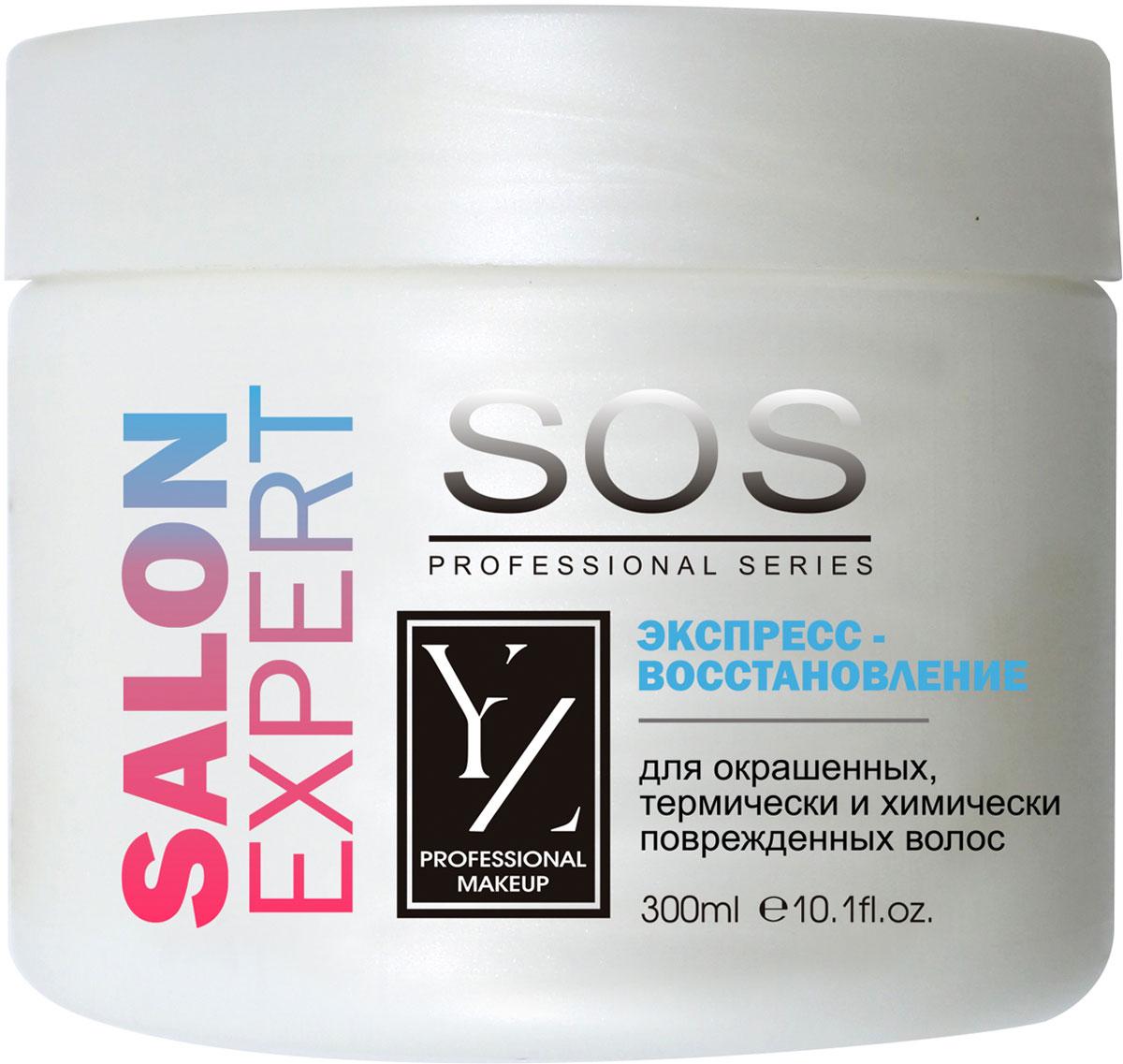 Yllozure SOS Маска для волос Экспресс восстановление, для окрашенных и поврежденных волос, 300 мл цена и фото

---

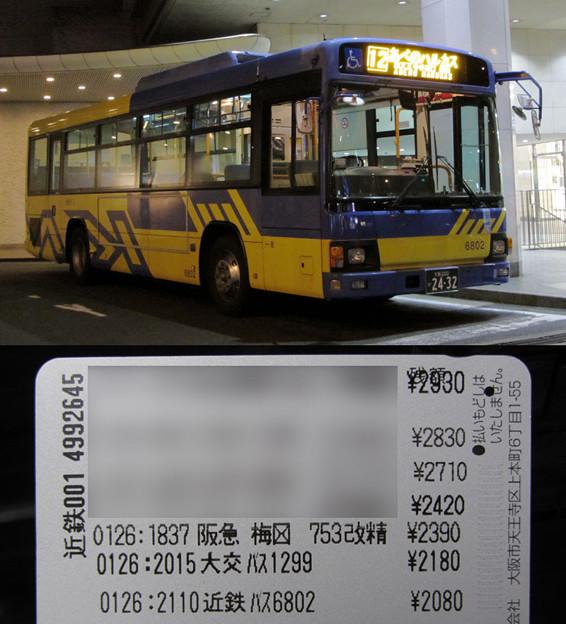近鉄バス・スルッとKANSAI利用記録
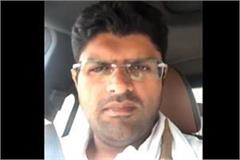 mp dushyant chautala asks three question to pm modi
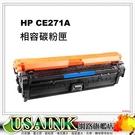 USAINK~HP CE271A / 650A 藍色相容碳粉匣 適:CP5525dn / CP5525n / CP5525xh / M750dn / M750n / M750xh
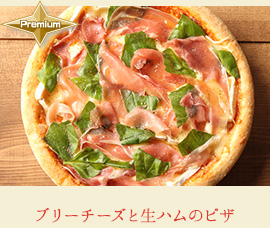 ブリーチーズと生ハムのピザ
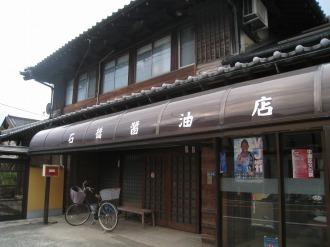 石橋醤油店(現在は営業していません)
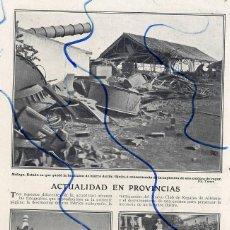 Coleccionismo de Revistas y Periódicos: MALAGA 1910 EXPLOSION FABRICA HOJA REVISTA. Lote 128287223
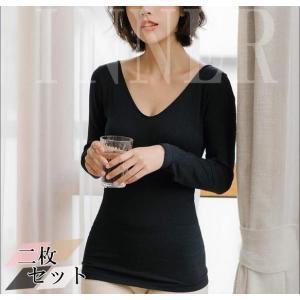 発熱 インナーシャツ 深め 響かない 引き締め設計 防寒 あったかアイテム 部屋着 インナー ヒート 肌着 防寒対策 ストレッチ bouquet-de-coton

## Task brief
From the records above, copy only the lines running from the line holding "mp dushyant chautala" through the line holding "発熱 インナーシャツ 深め", with no pictures.

## Answer section
 mp dushyant chautala asks three question to pm modi
 USAINK~HP CE271A / 650A 藍色相容碳粉匣 適:CP5525dn / CP5525n / CP5525xh / M750dn / M750n / M750xh
 ブリーチーズと生ハムのピザ
 石橋醤油店(現在は営業していません)
 Coleccionismo de Revistas y Periódicos: MALAGA 1910 EXPLOSION FABRICA HOJA REVISTA. Lote 128287223
 発熱 インナーシャツ 深め 響かない 引き締め設計 防寒 あったかアイテム 部屋着 インナー ヒート 肌着 防寒対策 ストレッチ bouquet-de-coton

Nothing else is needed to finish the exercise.